M. X expose qu’il arrivait à 8H30 et repartait après 17H45 vers 19 heures voire parfois 23 heures. Il revendique 1854,05 heures supplémentaires à raison de 605,20 heures en 2013, 610,70 heures en 2014 et 635,15 heures en 2015.
Il produit un décompte hebdomadaire avec précision de ses horaires chaque jour lequel intègre une pause déjeuner de 15 minutes seulement du lundi au jeudi et d’une heure le vendredi jusqu’au 25 décembre 2015 et d’une heure chaque jour postérieurement.
Il verse également aux débats une attestation de M. D., prestataire extérieur, et de M. V., salarié de la société, dont il résulte qu’il travaillait au delà de 19 heures et jusqu’à onze heures par jour.
Ces éléments sont suffisamment précis pour permettre à l’employeur d’y répondre.
Ce dernier établit que les 28 juin 2013 et 2 juillet 2013, M. X était en congés de réduction du temps de travail de sorte qu’il n’a pas réalisé d’heures supplémentaires ces jours là contrairement à ce qu’il soutient.
La société Kepler Cheuvreux verse aux débats l’attestation de M. P-D, responsable de convertibles, lequel témoigne qu’à compter de septembre 2014 les horaires habituels sur le 'desk obligations convertibles’ étaient de 8H30 à 18H30.
La cour a la conviction que M. X a réalisé 200 heures supplémentaires en 2013, 200 heures supplémentaires en 2014 et 190 heures supplémentaires en 2015.

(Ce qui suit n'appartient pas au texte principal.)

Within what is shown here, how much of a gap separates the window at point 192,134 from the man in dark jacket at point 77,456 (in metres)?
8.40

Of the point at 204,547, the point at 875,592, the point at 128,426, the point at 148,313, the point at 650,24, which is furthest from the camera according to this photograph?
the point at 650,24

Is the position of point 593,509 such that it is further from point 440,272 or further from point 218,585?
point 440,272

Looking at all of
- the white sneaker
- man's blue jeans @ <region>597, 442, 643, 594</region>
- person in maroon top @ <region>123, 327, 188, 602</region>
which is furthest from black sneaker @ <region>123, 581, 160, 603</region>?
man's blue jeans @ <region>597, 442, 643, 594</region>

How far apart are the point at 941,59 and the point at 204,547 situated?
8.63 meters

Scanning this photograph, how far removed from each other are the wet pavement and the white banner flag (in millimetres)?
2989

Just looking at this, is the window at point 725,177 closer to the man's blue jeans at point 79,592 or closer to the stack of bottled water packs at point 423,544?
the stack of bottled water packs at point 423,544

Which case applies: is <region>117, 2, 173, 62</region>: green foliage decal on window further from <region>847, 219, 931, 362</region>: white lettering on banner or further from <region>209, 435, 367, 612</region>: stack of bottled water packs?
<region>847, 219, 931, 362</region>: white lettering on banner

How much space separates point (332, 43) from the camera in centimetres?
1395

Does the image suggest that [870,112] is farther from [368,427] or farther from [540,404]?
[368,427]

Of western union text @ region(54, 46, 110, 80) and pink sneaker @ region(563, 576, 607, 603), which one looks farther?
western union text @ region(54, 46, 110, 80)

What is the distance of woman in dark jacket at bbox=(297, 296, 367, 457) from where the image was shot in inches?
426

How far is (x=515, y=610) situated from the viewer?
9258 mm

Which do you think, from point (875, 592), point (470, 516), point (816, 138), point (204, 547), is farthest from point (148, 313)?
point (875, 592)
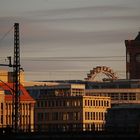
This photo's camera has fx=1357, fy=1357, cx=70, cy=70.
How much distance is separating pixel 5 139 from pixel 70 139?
8.65 meters

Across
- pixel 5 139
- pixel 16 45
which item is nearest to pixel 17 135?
pixel 5 139

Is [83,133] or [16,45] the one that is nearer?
[83,133]

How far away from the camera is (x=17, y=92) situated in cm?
18550

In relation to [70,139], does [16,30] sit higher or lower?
higher

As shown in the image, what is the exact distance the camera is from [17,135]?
164 m

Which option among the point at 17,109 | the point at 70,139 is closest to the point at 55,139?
the point at 70,139

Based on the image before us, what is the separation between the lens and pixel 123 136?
508 ft

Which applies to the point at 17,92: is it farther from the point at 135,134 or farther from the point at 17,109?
the point at 135,134

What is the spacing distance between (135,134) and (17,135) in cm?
1641

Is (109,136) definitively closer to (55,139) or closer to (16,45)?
(55,139)

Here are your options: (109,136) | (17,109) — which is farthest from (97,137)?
(17,109)

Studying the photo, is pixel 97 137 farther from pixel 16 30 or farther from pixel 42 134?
pixel 16 30

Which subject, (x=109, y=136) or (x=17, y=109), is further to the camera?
(x=17, y=109)

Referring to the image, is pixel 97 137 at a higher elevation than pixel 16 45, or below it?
below
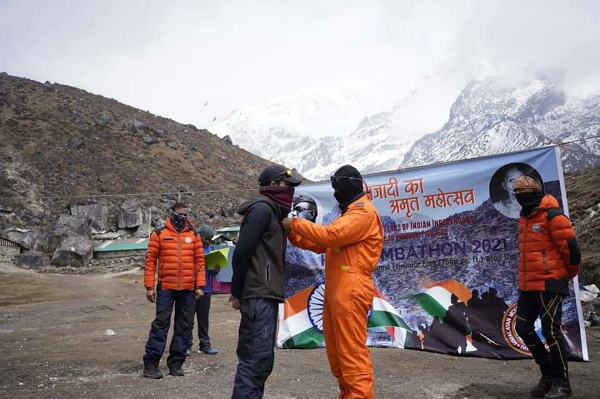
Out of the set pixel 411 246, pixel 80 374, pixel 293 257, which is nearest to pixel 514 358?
pixel 411 246

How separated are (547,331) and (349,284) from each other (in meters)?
2.28

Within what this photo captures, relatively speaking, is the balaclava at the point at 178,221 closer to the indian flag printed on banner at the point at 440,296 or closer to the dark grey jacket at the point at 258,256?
the dark grey jacket at the point at 258,256

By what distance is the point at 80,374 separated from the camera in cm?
613

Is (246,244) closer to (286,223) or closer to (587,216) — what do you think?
(286,223)

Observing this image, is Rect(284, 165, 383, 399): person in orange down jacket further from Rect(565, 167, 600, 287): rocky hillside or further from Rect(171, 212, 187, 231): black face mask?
Rect(565, 167, 600, 287): rocky hillside

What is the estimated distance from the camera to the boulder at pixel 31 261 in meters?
29.5

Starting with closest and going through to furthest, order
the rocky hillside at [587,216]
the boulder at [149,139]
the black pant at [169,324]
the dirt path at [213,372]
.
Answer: the dirt path at [213,372], the black pant at [169,324], the rocky hillside at [587,216], the boulder at [149,139]

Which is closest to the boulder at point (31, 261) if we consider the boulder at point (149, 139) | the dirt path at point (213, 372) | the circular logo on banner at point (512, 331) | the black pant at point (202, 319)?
the dirt path at point (213, 372)

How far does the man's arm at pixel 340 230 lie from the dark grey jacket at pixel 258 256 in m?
0.22

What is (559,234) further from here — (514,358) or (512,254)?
(514,358)

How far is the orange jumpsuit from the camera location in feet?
13.0

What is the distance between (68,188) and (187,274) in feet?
137

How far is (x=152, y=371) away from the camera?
5.97m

En conséquence la société Kepler Cheuvreux est condamnée à lui payer les sommes de :
— 7760 euros au titre des heures supplémentaires réalisées en 2013, et 776 euros de congés payés y afférents,
— 7760 euros au titre des heures supplémentaires réalisées en 2014 et 776 euros de congés payés y afférents,
— 6984 euros au titre des heures supplémentaires réalisées en 2015 et 698,40 euros de congés payés y afférents.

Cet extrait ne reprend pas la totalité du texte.